L’inferno di Topolino is a comic story, parody of Dante’s Inferno, published by Arnoldo Mondadori Editore in the periodical Topolino – from no. 7 to no. 12 – from October 1949 to March 1950. It was created by screenwriter Guido Martina and drawn by Angelo Bioletto.
In addition to the dialogues, Martina is also the author of the captions in verse that accompany the entire story making it similar to a poem in triplets like Dante’s, and this will earn Martina the mention of the name in the first cartoon, which is exceptional given the anonymity in which the authors of the time worked. In addition to being considered one of Martina’s masterpieces, it was the first parody of Disney made in Italy.
SYNOPSIS
The story opens with the finale of a theatrical performance of the Divine Comedy with Mickey Mouse in the part of Dante Alighieri and Pippo in that of Virgil. Envious of the success, Pietro Gambadilegno hypnotizes by an accomplice the two enemies of all time, who continue to behave like Dante Alighieri and Publio Virgilio Marone.

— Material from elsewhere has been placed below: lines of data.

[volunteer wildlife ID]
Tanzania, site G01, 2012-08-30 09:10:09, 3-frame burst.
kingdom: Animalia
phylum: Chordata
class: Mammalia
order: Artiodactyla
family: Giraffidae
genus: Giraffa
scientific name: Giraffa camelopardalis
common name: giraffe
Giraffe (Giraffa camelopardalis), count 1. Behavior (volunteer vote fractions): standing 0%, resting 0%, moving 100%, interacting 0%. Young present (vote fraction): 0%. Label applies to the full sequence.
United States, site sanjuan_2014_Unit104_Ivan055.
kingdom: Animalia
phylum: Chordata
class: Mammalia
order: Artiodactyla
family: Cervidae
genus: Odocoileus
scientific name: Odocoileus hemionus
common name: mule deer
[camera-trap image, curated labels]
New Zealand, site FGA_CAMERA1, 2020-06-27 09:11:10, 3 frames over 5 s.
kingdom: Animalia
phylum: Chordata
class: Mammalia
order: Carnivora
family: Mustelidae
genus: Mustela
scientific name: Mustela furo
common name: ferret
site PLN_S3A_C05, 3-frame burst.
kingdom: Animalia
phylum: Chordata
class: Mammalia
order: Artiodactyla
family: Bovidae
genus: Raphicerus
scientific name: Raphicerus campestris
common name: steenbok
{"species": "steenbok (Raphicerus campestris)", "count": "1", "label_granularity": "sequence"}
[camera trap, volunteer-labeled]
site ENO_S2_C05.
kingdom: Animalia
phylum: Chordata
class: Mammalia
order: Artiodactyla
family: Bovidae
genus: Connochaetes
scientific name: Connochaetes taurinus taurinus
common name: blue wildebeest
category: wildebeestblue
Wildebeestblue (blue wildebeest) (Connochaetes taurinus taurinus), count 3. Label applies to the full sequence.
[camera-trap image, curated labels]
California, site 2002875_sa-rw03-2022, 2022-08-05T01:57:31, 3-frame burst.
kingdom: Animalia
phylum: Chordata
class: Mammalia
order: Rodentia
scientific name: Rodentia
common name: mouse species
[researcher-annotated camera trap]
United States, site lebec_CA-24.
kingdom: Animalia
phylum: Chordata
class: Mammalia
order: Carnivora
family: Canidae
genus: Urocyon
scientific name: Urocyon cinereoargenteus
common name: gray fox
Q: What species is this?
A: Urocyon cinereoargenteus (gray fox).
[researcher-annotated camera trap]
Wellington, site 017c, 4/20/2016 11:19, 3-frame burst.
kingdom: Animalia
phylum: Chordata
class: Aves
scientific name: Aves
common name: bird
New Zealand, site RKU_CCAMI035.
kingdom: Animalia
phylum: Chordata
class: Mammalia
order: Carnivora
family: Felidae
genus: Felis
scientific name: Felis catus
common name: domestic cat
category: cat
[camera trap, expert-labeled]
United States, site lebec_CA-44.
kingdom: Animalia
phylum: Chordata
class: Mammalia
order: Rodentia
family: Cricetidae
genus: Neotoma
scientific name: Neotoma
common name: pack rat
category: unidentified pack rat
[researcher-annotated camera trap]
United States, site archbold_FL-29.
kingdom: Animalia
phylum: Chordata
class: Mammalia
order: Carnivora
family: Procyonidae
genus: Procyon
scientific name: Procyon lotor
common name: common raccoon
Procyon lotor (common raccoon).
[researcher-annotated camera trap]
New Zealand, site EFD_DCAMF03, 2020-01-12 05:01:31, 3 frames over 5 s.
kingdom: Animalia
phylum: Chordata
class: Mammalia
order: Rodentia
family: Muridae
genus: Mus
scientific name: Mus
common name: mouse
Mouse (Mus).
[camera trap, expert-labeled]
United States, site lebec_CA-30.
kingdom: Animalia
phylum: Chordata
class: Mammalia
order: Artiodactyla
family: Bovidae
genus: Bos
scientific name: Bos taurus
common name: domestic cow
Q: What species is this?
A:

After a big anger of Minnie Mouse, taken by Mickey Mouse for Beatrice, Mickey and Goofy go to the library to learn more about that Dante Alighieri for which they must “suffer so many martyrs”; struggling with a gigantic tome of the Comedy, the two soon fall asleep and Mickey Mouse is captured by the branch of a tree of the illustration (by Gustave Doré) of the forest and immediately taken to Hell … Here he soon meets Pippo-Virgil, and begins their long pilgrimage to the “dark and painful goal” in order to get out of the “painful step”.